These plants require a highly-moisturized soil bed. Therefore, watering peas on a regular basis is unavoidable.

TIP: Susan suggests, "Install a drip irrigation system for best results."

If your garden has a high density of quick-draining, sandy soil, plant the peas in 3 inch deep trenches. Trenches elongate the water absorption by the soil bed, helping to keep the soil bed moisturized for a longer period. To ensure that the soil doesn't dry-up, mulch the pea plants. Use organic mulch for this purpose. Mulching with dry manure or straw helps to retain the moisture around the grounded part of the plant. Mulching also helps in temperature regulation. Young pea plants are vulnerable to hot climatic conditions and a mulched soil bed keeps the surroundings cooler.

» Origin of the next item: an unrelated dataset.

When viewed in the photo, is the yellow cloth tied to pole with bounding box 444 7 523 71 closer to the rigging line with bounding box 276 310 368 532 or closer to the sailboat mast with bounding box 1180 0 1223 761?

TIP: Susan recommends, "Once pea seeds sprout, provide 1/2 inch of water each week until they bloom. Increase water supply to 1 inch per week until pods swell."

Fertilizer

Fertilizing peas isn't a major issue, since they are naturally rich in essential nutrients like nitrogen and phosphorus. However, to ensure that there is no dearth of nutrients, fertilize the soil bed before planting. Fertilize every 100 square feet of the garden soil with about 4 pounds of a commercial NPK fertilizer. If your prefer using organic fertilizers, try bone meal or dried manure.

Harvesting

Harvesting peas is a slightly tricky proposition. It is critical to be sure about the harvesting time. Most pea varieties are ready to harvest in about 60 to 70 days. Ensure that the pods feel full and are at least 2 inches long. Harvest the peas early in the morning, as the pods are crisper and can be easily picked. Begin picking the pods from the bottom, i.e. start at the base and slowly work your way, up the vine.

Vine Support

Peas are essentially vines that need surrounding structures to cling upon to establish external support. Their tendrils need some initial guidance to stimulate the climbing behavior. You can provide this support in the form of a trellis, mesh or fencing. You can also stake the pea plants with wooden stakes. Another alternative is using a chicken wire.